I had just asked Guy how Jonathan Kuminga’s athleticism rates. The same Guy who spent last year on the Sacramento Kings roster, sharing minutes with Marvin Bagley III, Richaun Holmes, and De’Aaron Fox.
“He’s up there with the best of them,” Guy responded. “I think that’s what the Warriors obviously saw in him.”
Let’s not sugarcoat things. Kuminga is raw. As raw as they come. OK, maybe not as raw as they come given that Warriors fans have spent the last few years watching Alen Smailagić, but raw enough that I’m not convinced he’ll play a single non-garbage time minute this season. Raw enough that, when it comes to lovely coastal Northern California communities, I anticipate he’ll be more familiar with Santa Cruz than San Francisco.
Yet on a court full of college, NBA, and international players who are older than he is, Kuminga — who still has a few months left as an 18 year old — stood out. Stood out like a varsity kid who stuck around to run some extra reps with the JV team.
Not because he dominated — he didn’t. He led the team with 16 points, but shot just 6-for-16 from the field along the way. But from a pure physical standpoint, Kuminga was the older brother and the other players on the court were his younger siblings. They didn’t quite look like they were from the same planet as he was. They didn’t really look like NBA prospects the way he did. He appeared to have gone through some sort of pubescent phase that had so far eluded his teammates and opponents.
Kuminga spent much of the game matched up with Franz Wagner, whom many hoped the Warriors would pick, but instead went to Orlando one pick later. Wagner, who carries with him the reputation as one of the best defenders in college basketball last year, was mostly helpless in his quest to keep Kuminga from getting to his spots.
No. 7 pick Jonathan Kuminga overpowers No. 8 pick Franz Wagner pic.twitter.com/qrQAXcHvpy— Warriors on NBCS (@NBCSWarriors) August 10, 2021
And Kuminga, who had “defense” capitalized, bolded, italicized, and underlined on his list of weaknesses, more than held his own locking down Wagner.
Kuminga plays the defense, finishes with a huge dunk pic.twitter.com/zkY6hdlR7P— Warriors on NBCS (@NBCSWarriors) August 10, 2021
After the game, Warriors Summer League head coach Kris Weems had a simple response for why he put Kuminga on the taller Wagner: “I like Kuminga’s matchups pretty much against anybody.”
While there were certainly holes in his defensive game — that doesn’t figure to go away anytime soon — he displayed not just an ability to stay in front of his man, but also to help out.
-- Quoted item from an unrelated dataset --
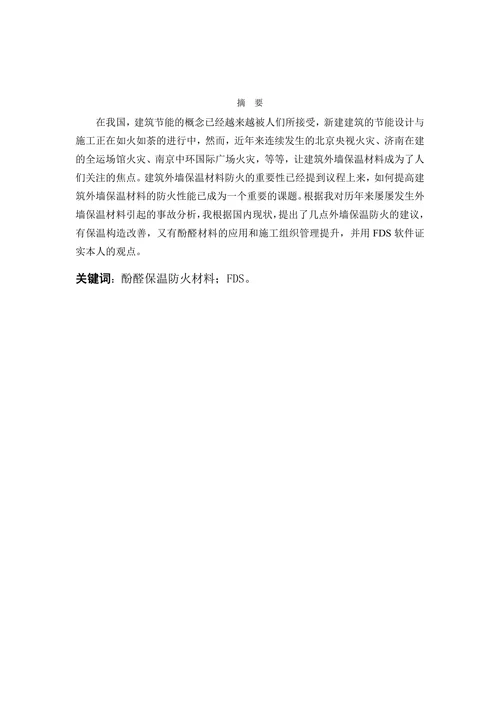 外墙保温材料的燃烧特性及防火策略
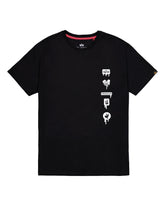 T-Shirt Uomo Alpha Industries Coach Tee Be Nero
Like in this dramatic two-way highlight:
Kuminga again turns defense into offense, finds Moody for the layup pic.twitter.com/EJPabAtNvw— Warriors on NBCS (@NBCSWarriors) August 10, 2021
A help defense block off of a shooter in the corner that he turns into a layup on the other end? Yeah, that will play at any level.
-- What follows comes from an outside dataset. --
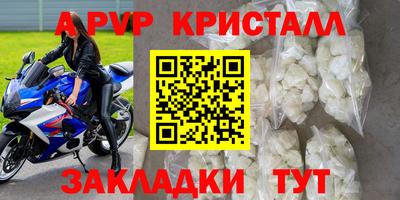 дистиллят марихуана Комсомольск-на-Амуре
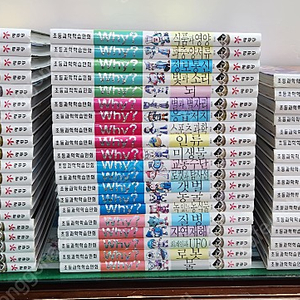 예림당-Why? 초등과학학습만화 시리즈(개정판/특AA급-진열수준에 가까운책~상품설명 확인하세요)-택포입니다~~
Kuminga is a ways away. A long ways away. The shot needs fixing, the tunnel vision needs adjusting, and the defensive highlights won’t cover the holes when the opponent isn’t a team full of rookies and fringe NBA players.
But in a game that featured this year’s No. 8 pick in Wagner, this year’s No. 5 pick in Jalen Suggs, and two 2020 first-round picks in Cole Anthony and RJ Hampton, Kuminga was the player who you couldn’t take your eyes off of.
Not because he was dominant, or even great. But because he simply looked different.
The Warriors banked on that upside being a risk worth taking. It’s hard to blame them.